The 38-years-old Elharar's professional résumé supports her statements about aspiring to always move forward. After completing her law degree in Israel, she went on to do a master's degree in the field in the US. Upon her return to Israel, she started a legal office to aid people with disabilities at the Bar-Ilan University. Two years later, she became the director overseeing all of the university's legal offices, was involved in hundreds of cases of aid, and later founded, along with students at the university, the Movement for Fighting Poverty in Israel.
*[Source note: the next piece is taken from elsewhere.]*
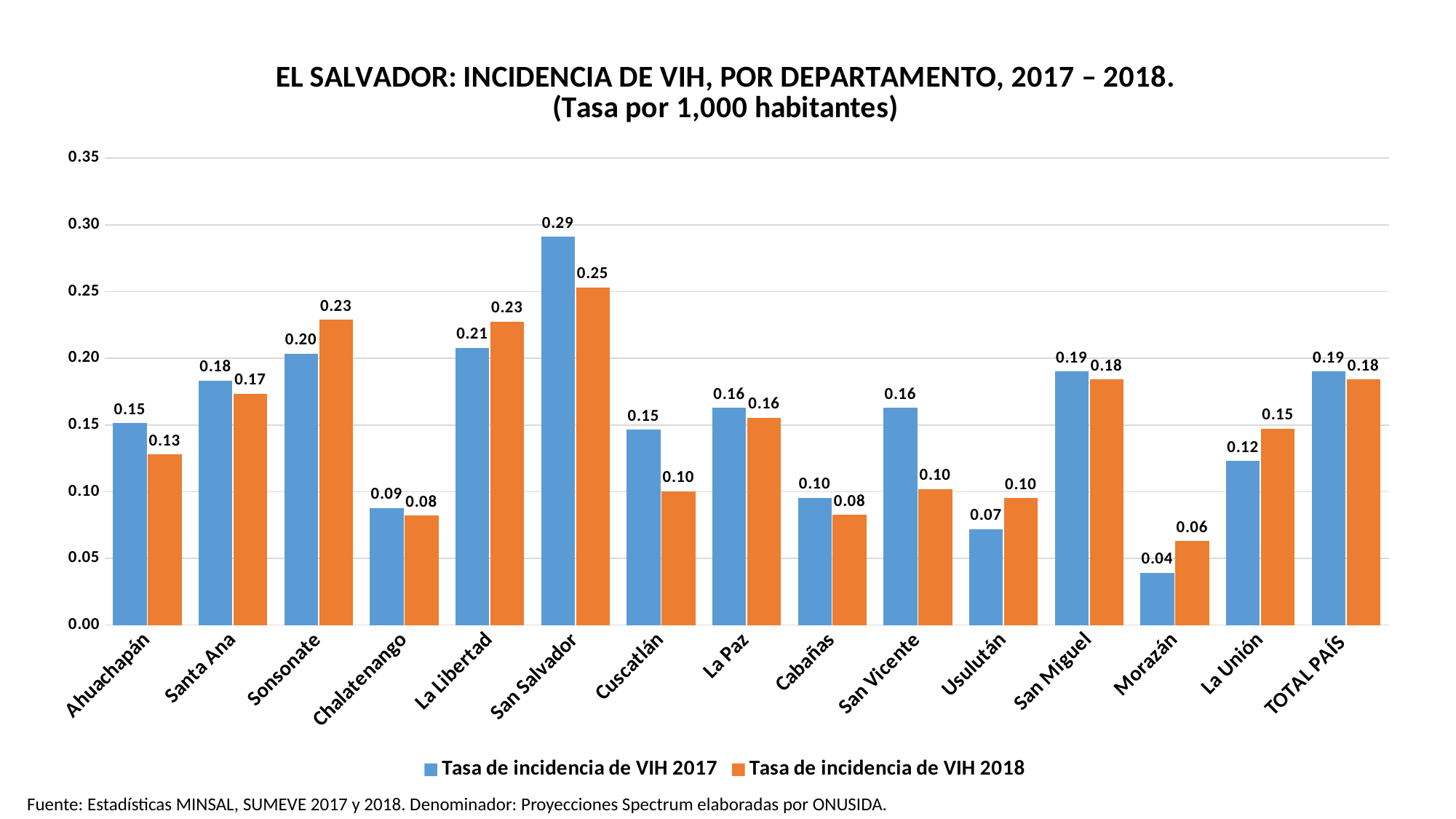
Which department has the lowest 2018 HIV incidence rate? Morazán What kind of chart is shown on the slide? Bar chart Which is larger for Sonsonate: the 2017 rate or the 2018 rate? 2018 rate What is the 2018 HIV incidence rate for TOTAL PAÍS? 0.18 Which department has the highest 2017 HIV incidence rate? San Salvador What is the difference between the 2017 and 2018 HIV incidence rates for San Salvador? 0.04 How many series does the legend list? 2 How many categories are shown on the x axis? 15 What is the 2017 HIV incidence rate for San Salvador? 0.29 Is the 2017 HIV incidence rate for Morazán greater or less than 0.05? less What is the 2018 HIV incidence rate for La Unión? 0.15 What colour represents the 2018 HIV incidence rate series? Orange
After seeing her impressive résumé of legal activity, Lapid recruited Elharar to Yesh Atid. She was elected into the Knesset in 2013 and soon became a respected and valued parliamentarian. In the current term, she serves as the chairwoman of the Knesset's State Control Committee. In this role, Elharar led to the early release of the State Comptroller's report on the natural gas monopoly so the members of Knesset could review it before voting on the government's proposed natural gas plan. She also shed light on many of the details of the Comptroller's report on the biometric database, and is now dealing with the defense budget.
But the legislation that is closest to her heart is the Foster Care Law, which defines the rights and obligations of all parties involved in foster care and will soon be brought up for a second and third reading in the plenum.
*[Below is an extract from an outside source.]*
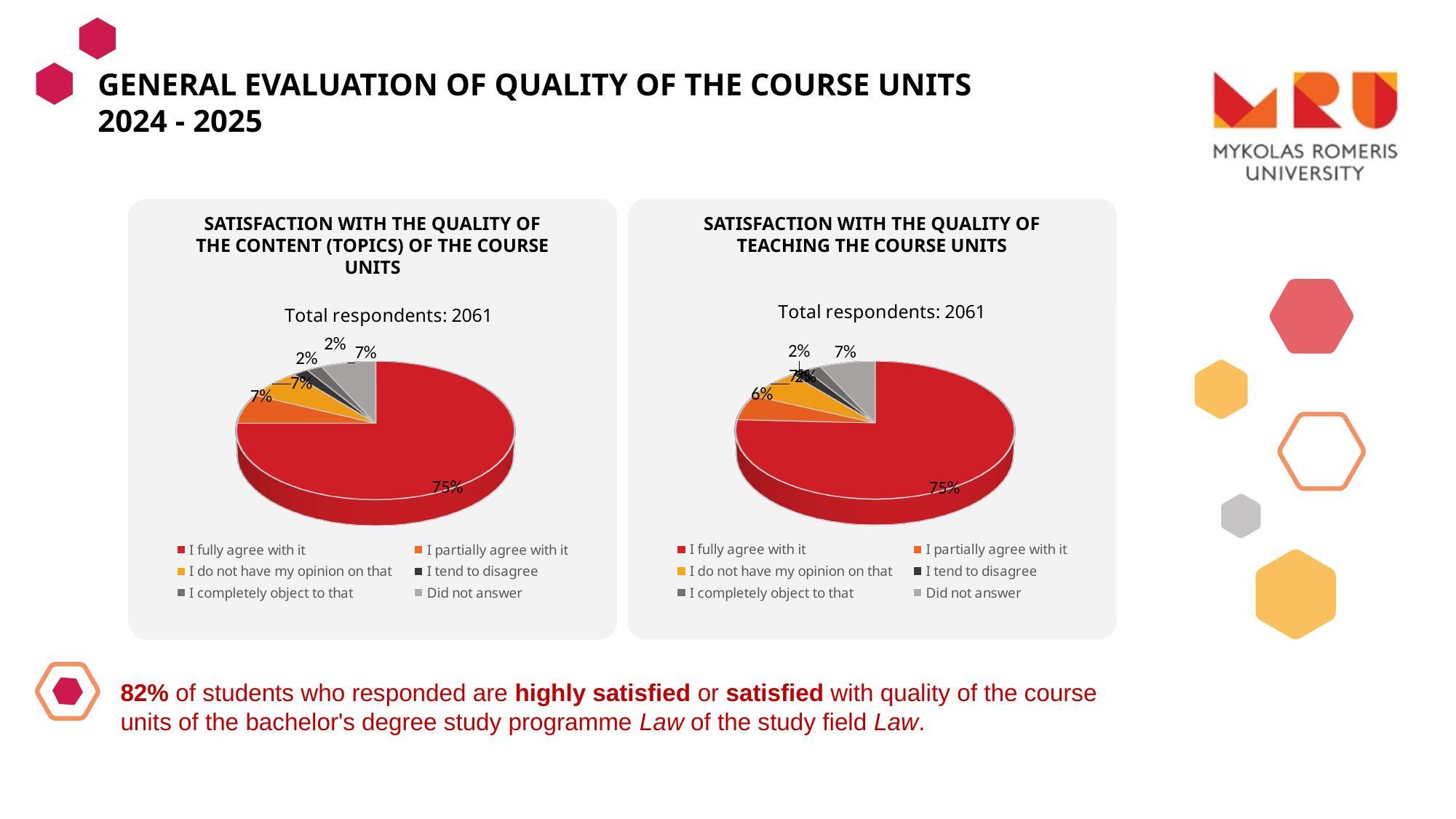
How many categories does the legend of the 'Satisfaction with the quality of teaching the course units' chart list? 6 In the 'Satisfaction with the quality of teaching the course units' chart, what share of respondents chose 'I partially agree with it'? 6% In the 'Satisfaction with the quality of the content (topics) of the course units' chart, what share of respondents chose 'I partially agree with it'? 7% In the 'Satisfaction with the quality of the content (topics) of the course units' chart, what share of respondents chose 'Did not answer'? 7% What kind of chart is used in the 'Satisfaction with the quality of the content (topics) of the course units' chart? Pie chart Which category has the largest slice in the 'Satisfaction with the quality of the content (topics) of the course units' chart? I fully agree with it In the 'Satisfaction with the quality of teaching the course units' chart, which is larger: the share for 'I fully agree with it' or the share for 'I partially agree with it'? I fully agree with it In the 'Satisfaction with the quality of the content (topics) of the course units' chart, what is the difference in percentage points between 'I fully agree with it' and 'I partially agree with it'? 68 percentage points How many total respondents are reported for the 'Satisfaction with the quality of the content (topics) of the course units' chart? 2061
"This is my flagship legislation," Elharar says. "It takes care of children who might possibly be the weakest part of society. One of the aides I had told me, 'Karin, I'm sorry to have to say this, but this is a boring bill.' I won't accept this. I choose the issue and then I tell my entire team, 'This is the issue, it deals with people's lives' and make everyone passionate about it. What I see in front of me, at the end of the day, is the citizens. That's why getting the State Control Committee this term was a huge gift. It deals with all government ministries, all of the different authorities, and this job really allows me to help people."
Hazan: I didn't mock Elharar
In response to this interview, Oren Hazan said: "The state of Israel is in the midst of one of the hardest times we have known, and the left wing, instead of uniting, is dealing with promoting unjustified hatred.
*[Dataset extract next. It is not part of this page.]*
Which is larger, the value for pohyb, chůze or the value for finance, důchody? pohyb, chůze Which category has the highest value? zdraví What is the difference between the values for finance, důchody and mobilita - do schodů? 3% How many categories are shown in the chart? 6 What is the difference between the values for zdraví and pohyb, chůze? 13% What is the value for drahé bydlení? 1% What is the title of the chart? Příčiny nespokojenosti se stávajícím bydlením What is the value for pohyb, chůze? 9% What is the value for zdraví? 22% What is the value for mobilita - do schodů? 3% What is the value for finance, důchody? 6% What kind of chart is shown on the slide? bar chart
"I obtained a video of MK Frej who voted twice, once under his own name and once on behalf of the MK sitting to his right, while she was distracted from the vote. Any attempt to change the focus from the question over the legality of MK Frej's double voting to the issue of disability is irrelevant.
"Regarding the claims that I mocked MK Elharar, this is a blatant lie and a false claim that joins other blood libel the radical left wing is used to promoting. I did not and do not have any claims against MK Elharar and certainly not with regards to her condition. If anyone thinks that I - the brother of a disabled IDF veteran, who has aunts suffering from muscular dystrophy and are wheelchair-bound, while I myself also suffer from an issue that left me hospitalized for a long period of time - had any intention to hurt or offend MK Elharar or the public, they are mistaken. And still, if she, or anyone else, was offended by this or from me, I apologize.
"It is time for everyone to lower the flames a bit. The personal shaming done against me has been taken for granted, but I endure it and keep smiling."